Pasé parte del viernes con el hijo de un buen amigo. Venía de participar en un congreso en Pensilvania y había decidido quedarse el fin de semana en Nueva York antes de partir para España este domingo. Lo fui a recoger a la estación de autobuses que está entre la calle 42 y la Avenida 8 de Manhattan. Aquella mañana había mucho tráfico y algo de lluvia. Lluvia intermitente. El termómetro en el salpicadero del coche marcaba 30 grados Fahrenheit. Desde el día anterior habían avisado repetidamente en la radio y por los telediarios que se avecinaba un temporal de nieve colosal, el “blizzard Nemo”, que a su paso dejaría, según advertían, de 15 a 20 pulgadas de nieve. Sin ser al final para tanto, el viernes fue desde por la mañana hasta la noche un día de lo más desapacible.
Cuando llegué al lugar de encuentro, cerca de la estación, el joven ya llevaba algún tiempo esperando en la esquina, delante de una hamburguesería, tal como habíamos apalabrado. Lloviznaba agua nieve y corría un viento gélido por las destartaladas avenidas de Manhattan. Entró en el coche. No lo había visto antes, pero en seguida reconocí algunos rasgos físicos del padre y hasta algún tic, aunque me aclaró –según nos dirigíamos al noreste de la isla- que muchos le creían más parecido a la madre.

=== DATOS DEL EJERCICIO ===
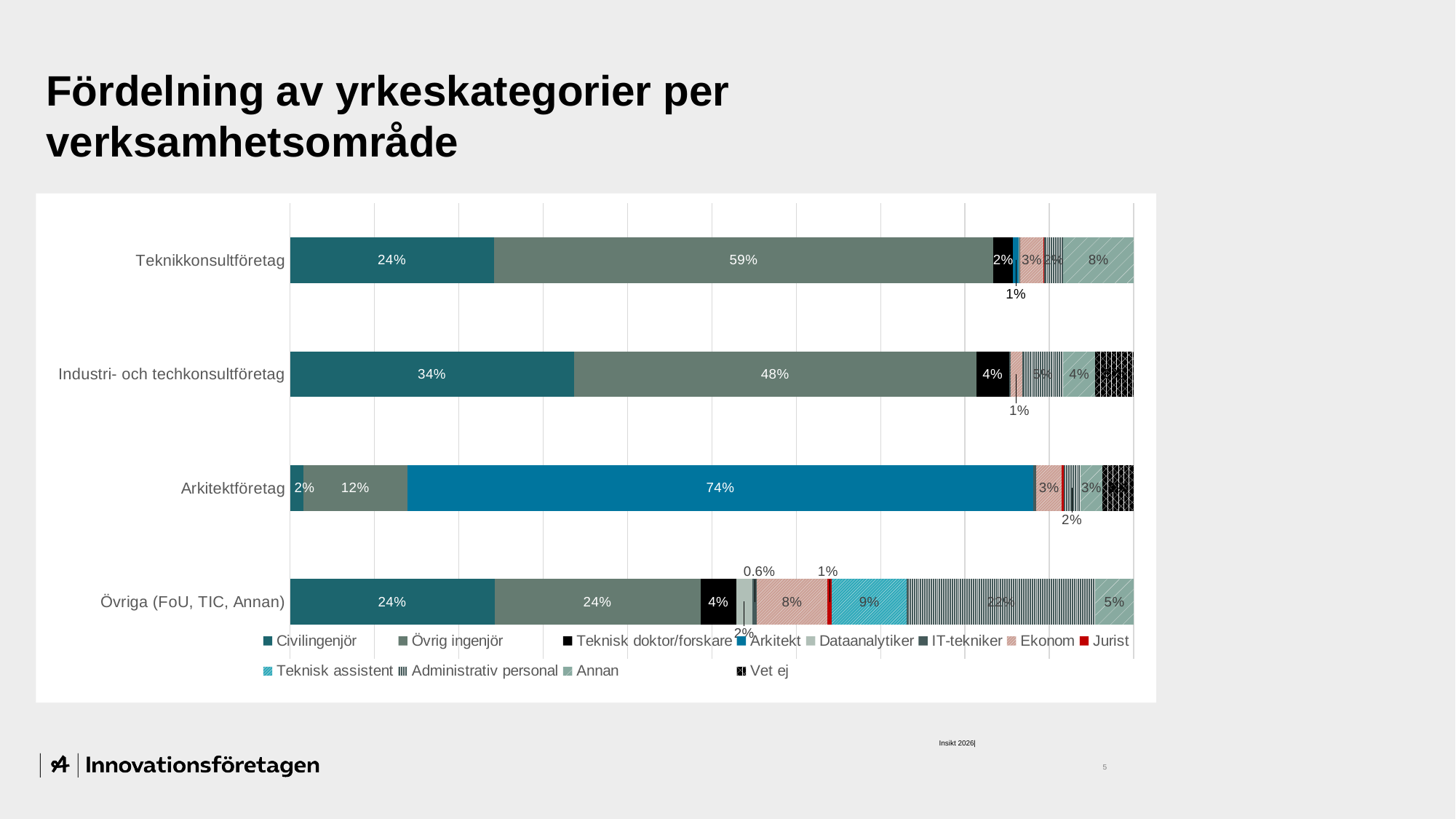
Which has a larger share of Övrig ingenjör, Teknikkonsultföretag or Industri- och techkonsultföretag? Teknikkonsultföretag What is the difference in the Civilingenjör share between Industri- och techkonsultföretag and Teknikkonsultföretag? 10 percentage points What is the share of Teknisk assistent for Övriga (FoU, TIC, Annan)? 9% What is the share of Övrig ingenjör for Teknikkonsultföretag? 59% What is the share of Civilingenjör for Industri- och techkonsultföretag? 34% Which category has the highest share of Civilingenjör? Industri- och techkonsultföretag How many verksamhetsområde categories are plotted on the chart? 4 What is the share of Administrativ personal for Övriga (FoU, TIC, Annan)? 22% How many series does the legend list? 12 What kind of chart is shown on the slide? Stacked bar chart Which category has the lowest share of Civilingenjör? Arkitektföretag What is the share of Arkitekt for Arkitektföretag? 74%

=== TAREA ===
Retoma, por favor, el relato sobre el día de temporal en Manhattan con el hijo de un buen amigo y continúalo a partir de su última oración.

=== RESPUESTA ===
Ya dentro del coche, sin ningún plan en mente, pensé que a lo mejor era una buena idea ver la exposición dedicada a Matisse en el Metropolitan. Zigzagueamos por calles y avenidas. A la altura de la calle 80, entre Lexington y la Primera Avenida, dimos vueltas y más vueltas sin encontrar un solo sitio disponible. El único hueco que encontramos, tras más de diez minutos de búsqueda infructuosa, resultó estar también prohibido, según nos señaló un buen samaritano cuando ya nos encaminábamos hacia el museo. Manhattan es implacable con los conductores, salvo que uno esté dispuesto a pagar su buen dinero por un aparcamiento. Como mi joven acompañante tenía hasta el domingo y el día no invitaba a largos paseos por la calle, decidí que sería mejor llevarlo a Brooklyn por el FDR, la carretera de circunvalación que recorre la isla por la parte este, y que así vería desde ese lado los rascacielos de la isla y el Puente de Brooklyn.
Seguimos hablando durante el trayecto.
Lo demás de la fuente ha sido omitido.